Он прошествовал мимо, мельком глянув на моё, не знакомое ему, лицо. По виду его можно было подумать идёт он не в кабинет венеролога триппер свой демонстрировать, а на трибуну комсомольского собрания речугу толкануть
Тьфу на тебя, морда фашистская! Провались и ты, и она вместе с тобой!
Суки заразные!
2
Наш Дом активного секса в каникулы опустел.
Укатил по путёвке и мой Аркаша в подмосковный студенческий лагерь. Тоска хоть взвой. Беспокоила рука, но больше душа тревожилась. Без спасительного «Кавказа» как бы и впрямь не начать себе вены потрошить.
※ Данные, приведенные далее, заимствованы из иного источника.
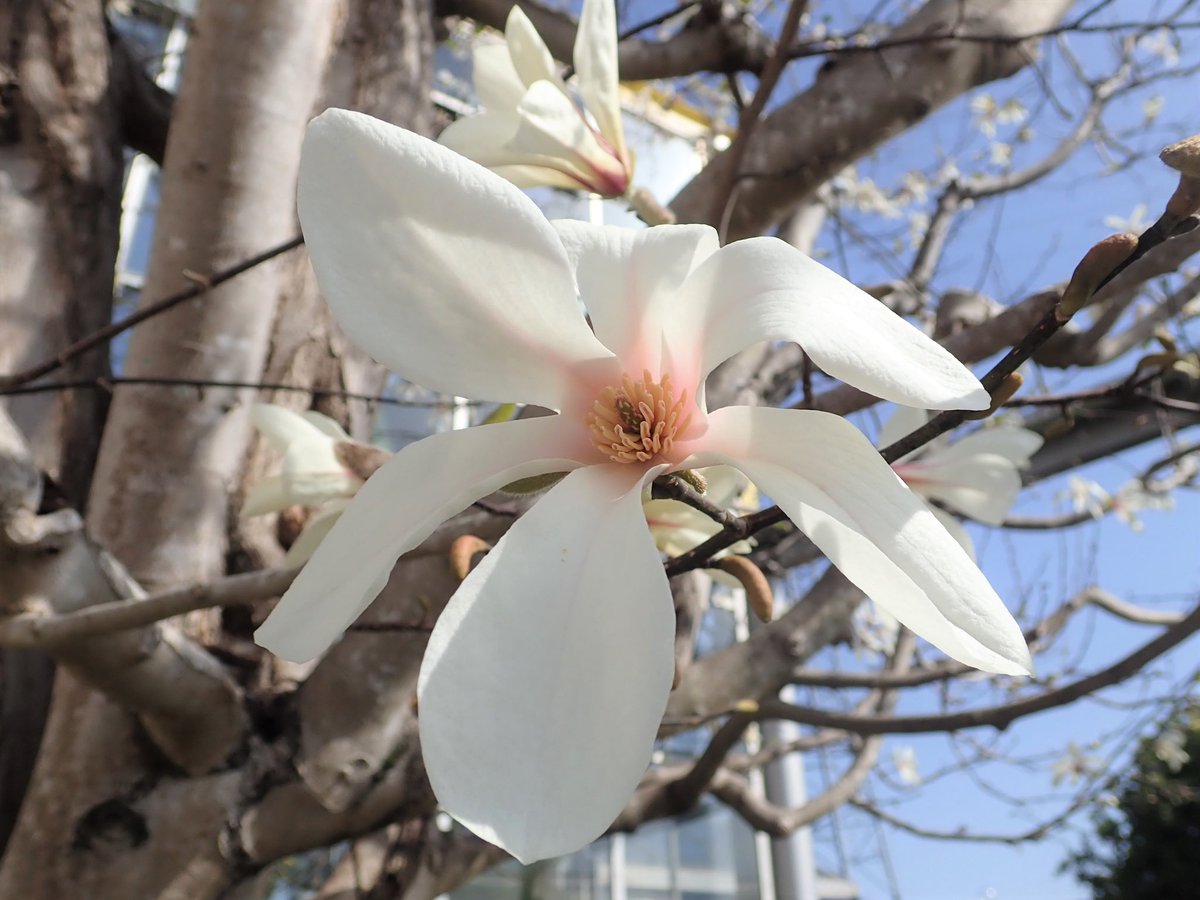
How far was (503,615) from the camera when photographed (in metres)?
0.26

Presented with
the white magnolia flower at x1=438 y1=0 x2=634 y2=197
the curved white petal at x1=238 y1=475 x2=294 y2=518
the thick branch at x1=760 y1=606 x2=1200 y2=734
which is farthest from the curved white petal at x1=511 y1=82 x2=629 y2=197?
the thick branch at x1=760 y1=606 x2=1200 y2=734

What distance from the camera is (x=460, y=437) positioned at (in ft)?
0.94

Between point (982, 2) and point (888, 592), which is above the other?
point (982, 2)

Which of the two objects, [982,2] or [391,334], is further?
[982,2]

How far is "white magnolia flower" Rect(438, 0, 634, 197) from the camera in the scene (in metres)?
0.49

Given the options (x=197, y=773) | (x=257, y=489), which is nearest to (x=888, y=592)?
(x=257, y=489)

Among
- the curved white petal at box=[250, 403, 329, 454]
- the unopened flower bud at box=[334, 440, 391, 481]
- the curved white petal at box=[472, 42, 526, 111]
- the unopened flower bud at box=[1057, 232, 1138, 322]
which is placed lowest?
the unopened flower bud at box=[1057, 232, 1138, 322]

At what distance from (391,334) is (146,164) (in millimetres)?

Я то и дело натыкался на её вещи, ненужно каждый раз волнуясь. У меня осталась целая коллекция: махонькие тапочки, гребешок, зажигалка газовая, первый том «Опытов» Монтеня
Я уж не говорю о записках и фотографиях. Тех фотографиях. Я отпечатал тогда всю плёнку, 36 кадров, словно сделал колоду порнокарт, и в двух экземплярах. Не знаю, как распорядилась своей колодой она, я же сразу выбрал-оставил пять её изображений самых художественных и качественных, остальные уничтожил. Хотел теперь изрезать и плёнку, но зачем-то решил оставить-сохранить. Зачем?.. А затем, чтобы сладко и ядовито помечтать в пьяном угаре, как однажды, когда она будет счастлива с другим, остепенившеюся матерью семейства, я, страдающий, брошенный, презираемый, предъявлю-вытащу из тайника эту плёночку и посмотрю, как изменится она в лице.
Просто посмотрю и всё
Я ходил из угла в угол по комнате часами в тишине, в одиночестве и, укачивая больную руку, всё думал, вспоминал, размышлял. Пора уже нагрянула и за диплом вплотную садиться, и преддипломную практику проходить, и с распределением конкретно решать. В самом деле не ехать же в Севастополь. Или всё же в Севастополь?..
Голова бастовала.
Руку тревожить я старался как можно реже, перевязывал через день. Сначала, приседая от боли, обжигал рану одеколоном, потом купил мазь Вишневского. Ладонь припухла. Всё туже распиралась пульсирующей болью. Пальцы по-прежнему не шевелились. Видно, дурацкий нож задел, а может и вовсе перерезал сухожилия. Тогда мне светило до конца жизни ходить с растопыренными пальцами
И вот тут, дурак, вместо того, чтобы помчаться в поликлинику, я, только лишь завершился мой укольно-бициллиновый курс, на последние рубли купил билет, отстучал телеграмму и помчался от тоски московской к родному дядьке, полному моему тёзке Вадиму Николаевичу, в славный хлебосольный город Ворошиловград. Поживу, решил, у родичей недельку, откормлюсь на домашних харчах, попью горилки уже можно теперь. Да и над дипломом посижу, ведь в тамошней библиотеке наверняка найдутся мои любимые поэты. Тему я взял самую что ни на есть творческую и от журналистской практики далековатую: «Общность интонации в поэзии Сергея Есенина и Николая Рубцова». Я уже и тогда предполагал-предчувствовал: газетная подёнщина всё же не мой хлеб.